Tasks to carry out:
[1] Please list every header file named in the text on building a DTC in Visual C++.
[2] Resume the text on building a DTC in Visual C++ from the point where it stops.
─── Text extract
Creating a DTC in Visual C++
      As mentioned earlier, a DTC is a type of ActiveX control. It is just a COM object that implements most ActiveX control interfaces, as well as some special ones that are used to communicate with Visual InterDev. You can use either Visual C++ or Visual Basic to write a DTC. Here, I will focus on using C++.
      Creating a DTC requires using the Design-Time Control SDK, which can be obtained from MSDN Online at http://msdn.microsoft.com/vinterdev/downloads/download.asp?ID=016.
      Create a new project, select the ATL COM AppWizard project type from the list, and then accept the defaults on the dialogs that follow. Next, using the ATL Object Wizard, insert an ActiveX control into the project by selecting Controls | Full Control.
      Add the following lines to the main .cpp module of the project (after #include <initguid.h>), as well as to the .h file for the ActiveX control:


 #include <designer.h>
 #include <dtc60.h>
Also, add "C:\Program Files\dtcsdk60\include" to the project's include path.
      The IActiveDesigner interface is what lets an ActiveX control function as a DTC. Visual InterDev and FrontPage require that DTCs implement this interface before hosting them. To include this interface, add

 public IActiveDesigner
to the base class list. Insert the following line into the COM interface map (denoted by BEGIN_COM_MAP and END_ COM_MAP):

 COM_INTERFACE_ENTRY_IID(IID_IActiveDesigner, IActiveDesigner)
──────
─── Records shown
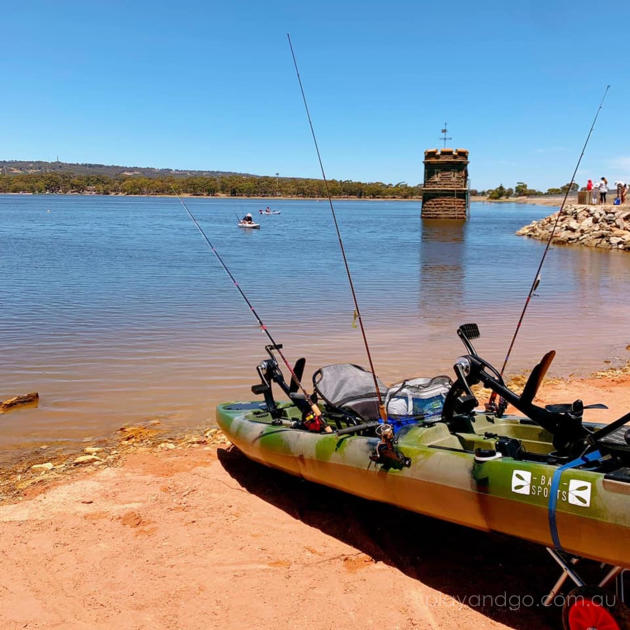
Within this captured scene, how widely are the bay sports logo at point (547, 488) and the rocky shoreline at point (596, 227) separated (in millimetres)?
32682

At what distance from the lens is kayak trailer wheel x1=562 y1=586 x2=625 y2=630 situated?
11.4 ft

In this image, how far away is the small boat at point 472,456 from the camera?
358 cm

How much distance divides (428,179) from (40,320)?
55.8 meters

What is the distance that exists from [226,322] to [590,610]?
38.1 feet

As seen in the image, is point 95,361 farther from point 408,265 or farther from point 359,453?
point 408,265

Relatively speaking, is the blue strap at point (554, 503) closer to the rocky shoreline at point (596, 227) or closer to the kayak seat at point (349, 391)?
the kayak seat at point (349, 391)

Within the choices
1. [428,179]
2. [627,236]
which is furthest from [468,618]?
──────
Answers per task:
[1] initguid.h, designer.h, dtc60.h

[2]
Next you need to add the following few lines of code to the control's declaration in the .h file:

 STDMETHOD(GetRuntimeClassID)(CLSID *pclsid);
 STDMETHOD(GetRuntimeMiscStatusFlags)(DWORD *dwMiscFlags);
 STDMETHOD(QueryPersistenceInterface)(REFIID riid);
 STDMETHOD(SaveRuntimeState)(REFIID riidItf, REFIID riidObj, void *pObj);
 STDMETHOD(GetExtensibilityObject)(IDispatch **ppvObjOut);
Add this code to the control's implementation file:

 STDMETHODIMP CTestCtl1::GetExtensibilityObject(IDispatch ** ppDisp)
 {
   return QueryInterface(IID_IDispatch, (void **) ppDisp);
 }
 
 STDMETHODIMP CTestCtl1::GetRuntimeClassID(CLSID *pclsid)
 {
   return E_NOTIMPL;
 }
 
 STDMETHODIMP CTestCtl1::GetRuntimeMiscStatusFlags(DWORD * pdw)
 {
   if (pdw == NULL)
     return E_INVALIDARG;
   *pdw = 0;
   return S_OK;
 }
      The first method simply returns the IDispatch pointer that is used by Visual InterDev. The second method specifies that the control does not have any representation at runtime—which makes sense because a Web DTC's only runtime representation is the ASP code that is generates.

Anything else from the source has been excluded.